Quando si va a toccare un piatto della tradizione italiana, il popolo dei gourmand si divide fra negazionisti e possibilisti. Non fa eccezione la cotoletta alla milanese che può contare su schiere di difensori della ricetta codificata e su altrettanti strenui sostenitori delle variazioni sul tema.
La ricetta codificata
La cotoletta, per i puristi costoletta alla milanese si fregia della De.Co., la Denominazione comunale assegnata ai piatti tipici. La ricetta codificata stabilisce che il punto di partenza sia una costoletta di vitello con l’osso, spessa quanto quest’ultimo. Dopo un passaggio nelle uova (in genere senza farina) la panatura prevede pane grattugiato grossolano, appena preparato con pane secco che per molti dovrebbe essere michetta, il tradizionale panino milanese. La frittura avviene nel burro, meglio se chiarificato, più stabile alle alte temperature.
Varianti consentite
Poche le variazioni ammesse in città come quella che, al posto del pangrattato, utilizza grissini sbriciolati. È consentito che la cotoletta sia senza osso e la versione larga e bassa, detta orecchia d’elefante, è ormai servita in molti ristoranti tipici. Del resto quest’ultima pare essere nata negli anni Sessanta al ristorante Alfredo al Gran San Bernardo: fu il patron Alfredo Valli a decidere di assottigliare la carne, per velocizzare la cottura e accontentare i milanesi in pausa pranzo, già allora con i minuti contati. La guarnizione con rucola e pomodorini, accreditata dagli anni Ottanta, è ancora oggi invisa ai tanti che l’accusano di rendere molle la crosta croccante, così come fa la spruzzata di limone. Tra le ricette di altre regioni ci sono la valdostana, farcita con prosciutto cotto e fontina, e la bolognese, guarnita con crudo e parmigiano e ripassata in padella con un filo di brodo: addio croccantezza ma viva il sapore!
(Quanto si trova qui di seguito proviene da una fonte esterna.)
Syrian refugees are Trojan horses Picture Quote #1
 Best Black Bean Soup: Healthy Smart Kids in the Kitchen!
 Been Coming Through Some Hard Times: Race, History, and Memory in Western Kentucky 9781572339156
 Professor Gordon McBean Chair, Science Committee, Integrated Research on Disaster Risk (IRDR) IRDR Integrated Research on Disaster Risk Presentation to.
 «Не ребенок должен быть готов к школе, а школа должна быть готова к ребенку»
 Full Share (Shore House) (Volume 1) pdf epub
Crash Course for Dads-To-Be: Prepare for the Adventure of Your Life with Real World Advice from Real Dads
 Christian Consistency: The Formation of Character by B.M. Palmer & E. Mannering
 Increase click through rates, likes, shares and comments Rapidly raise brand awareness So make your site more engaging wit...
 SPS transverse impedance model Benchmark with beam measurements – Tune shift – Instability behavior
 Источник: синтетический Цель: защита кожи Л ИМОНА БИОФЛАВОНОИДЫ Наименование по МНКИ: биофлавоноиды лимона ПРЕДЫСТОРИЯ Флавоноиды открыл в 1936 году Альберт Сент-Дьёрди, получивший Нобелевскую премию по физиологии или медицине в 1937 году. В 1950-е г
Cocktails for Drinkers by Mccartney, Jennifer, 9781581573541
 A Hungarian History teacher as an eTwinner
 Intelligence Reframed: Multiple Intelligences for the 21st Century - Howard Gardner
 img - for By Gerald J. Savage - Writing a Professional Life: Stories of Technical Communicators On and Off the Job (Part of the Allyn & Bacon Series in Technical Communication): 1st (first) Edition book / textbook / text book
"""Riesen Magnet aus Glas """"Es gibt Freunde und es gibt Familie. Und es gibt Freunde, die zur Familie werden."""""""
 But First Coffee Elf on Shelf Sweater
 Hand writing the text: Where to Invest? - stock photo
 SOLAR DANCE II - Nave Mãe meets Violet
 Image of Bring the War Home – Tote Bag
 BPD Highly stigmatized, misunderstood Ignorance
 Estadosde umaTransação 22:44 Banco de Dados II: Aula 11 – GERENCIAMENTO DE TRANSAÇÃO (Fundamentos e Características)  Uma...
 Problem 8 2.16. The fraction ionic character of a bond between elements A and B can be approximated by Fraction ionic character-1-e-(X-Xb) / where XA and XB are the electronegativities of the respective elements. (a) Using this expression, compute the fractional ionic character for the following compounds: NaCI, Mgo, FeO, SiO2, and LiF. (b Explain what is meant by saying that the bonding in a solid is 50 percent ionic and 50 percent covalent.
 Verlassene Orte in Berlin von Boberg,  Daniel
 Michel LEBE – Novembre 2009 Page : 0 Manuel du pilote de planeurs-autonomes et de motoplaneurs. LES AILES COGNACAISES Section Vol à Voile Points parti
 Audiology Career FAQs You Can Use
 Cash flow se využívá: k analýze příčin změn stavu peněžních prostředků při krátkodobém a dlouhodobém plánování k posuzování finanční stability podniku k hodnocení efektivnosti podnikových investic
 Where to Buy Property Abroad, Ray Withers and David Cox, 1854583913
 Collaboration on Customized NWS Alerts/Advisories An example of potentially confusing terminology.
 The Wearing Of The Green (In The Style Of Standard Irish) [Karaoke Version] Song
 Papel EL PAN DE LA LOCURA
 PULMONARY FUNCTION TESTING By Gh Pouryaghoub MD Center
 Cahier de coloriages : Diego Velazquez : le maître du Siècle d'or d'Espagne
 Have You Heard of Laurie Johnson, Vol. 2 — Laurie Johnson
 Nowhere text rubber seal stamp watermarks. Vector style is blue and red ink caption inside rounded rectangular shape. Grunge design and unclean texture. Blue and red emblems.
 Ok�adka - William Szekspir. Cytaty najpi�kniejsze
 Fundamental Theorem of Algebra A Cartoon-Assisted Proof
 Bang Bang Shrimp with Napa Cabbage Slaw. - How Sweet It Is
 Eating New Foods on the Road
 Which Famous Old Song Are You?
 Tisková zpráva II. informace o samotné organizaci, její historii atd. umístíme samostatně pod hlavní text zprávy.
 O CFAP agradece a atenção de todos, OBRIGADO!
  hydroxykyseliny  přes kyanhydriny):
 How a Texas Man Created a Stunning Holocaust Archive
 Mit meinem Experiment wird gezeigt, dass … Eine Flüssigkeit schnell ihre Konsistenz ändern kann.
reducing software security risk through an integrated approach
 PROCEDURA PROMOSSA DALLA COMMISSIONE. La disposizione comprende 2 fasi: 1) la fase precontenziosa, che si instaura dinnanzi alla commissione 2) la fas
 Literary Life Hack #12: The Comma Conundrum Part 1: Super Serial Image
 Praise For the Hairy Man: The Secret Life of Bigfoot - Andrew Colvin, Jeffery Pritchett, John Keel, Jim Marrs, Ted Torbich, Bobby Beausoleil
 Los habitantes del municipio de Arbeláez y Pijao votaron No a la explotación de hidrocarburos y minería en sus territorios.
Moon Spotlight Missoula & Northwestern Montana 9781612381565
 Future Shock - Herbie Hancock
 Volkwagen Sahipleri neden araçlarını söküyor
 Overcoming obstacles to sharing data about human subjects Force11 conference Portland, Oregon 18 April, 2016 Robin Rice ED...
La sfida: la cotoletta di maiale
A dispetto degli ortodossi, in molti locali – come nelle case dei milanesi - si friggono con disinvoltura cotolette di maiale, di pollo, di tacchino, di agnello e persino di verdura. Particolarmente apprezzata dal mondo veg quella di sedano rapa che, come molte altre versioni, sceglie di usare l’olio al posto del burro. Nessuno però, in città, aveva mai “osato” issare una variante a propria bandiera. Lo hanno fatto i ragazzi di Anche, tre locali (di cui uno con micropanificio) e un delivery che porta in tutta Italia e nel mondo la loro Cotoletta Sbagliata di lonza di suino. “Il nostro macellaio”, racconta il titolare Matteo Stefani, “un giorno ci chiamò: ‘Ho troppe braciole di maiale, mi aiutate a finirle?’ Gli domandai cosa potessi fare di tutte quelle braciole e mi rispose: cotolette! Ma come, considerai un po’ stranito, un milanese che mi propone di fare la cotoletta di maiale, invece che di vitello? E lui, pronto: ‘Chiamala sbagliata, allora!’ Così è stato”. La battuta, e la successiva scelta di seguire il consiglio del macellaio, rendevano omaggio a un altro grande classico milanese, il Negroni Sbagliato ideato al Bar Basso, icona degli aperitivi meneghini. Oggi, la Sbagliata sta diventando rapidamente un classico contemporaneo. Impanata nel panko giapponese, è declinata in diverse ricette: con scaglie di mandorle e scorzette d’arancia, con pistacchio e lime, alla pizzaiola con pomodoro e mozzarella e, in versione green, preparata con melanzane, noci e limone. Bonus track: tutte le cotolette sono proposte anche gluten free.
La cotoletta alla milanese è una tecnica
Del resto, come molte ricette della tradizione, anche quella della cotoletta corrisponde a una tecnica che i cuochi professionali interpretano secondo il loro estro. Indimenticabile la “destrutturazione” di Gualtiero Marchesi (nella foto): per evitare che al taglio i succhi della carne bagnassero la panatura, ridusse la costoletta in cubotti, panati e fritti insieme al loro osso, che invitava a farsi sgranocchiare. Oggi, è celebre la versione doppia di Chicco Cerea, tre stelle Michelin nel ristorante Da Vittorio a Brusaporto (BG): un’orecchia di elefante (letteralmente visto il peso: 2,5 chili!) di fassona piemontese cucinata per due persone, esclusivamente su prenotazione. Mantiene la tecnica e cambia decisamente ingrediente di base lo svizzero Andreas Caminada, anche lui tristellato, che partendo da una tondeggiante cimetta intera compone il suo Cavolfiore impanato alla milanese con finocchio e salsa olandese. A riprova che, anche nella cucina internazionale, si parla “alla milanese”.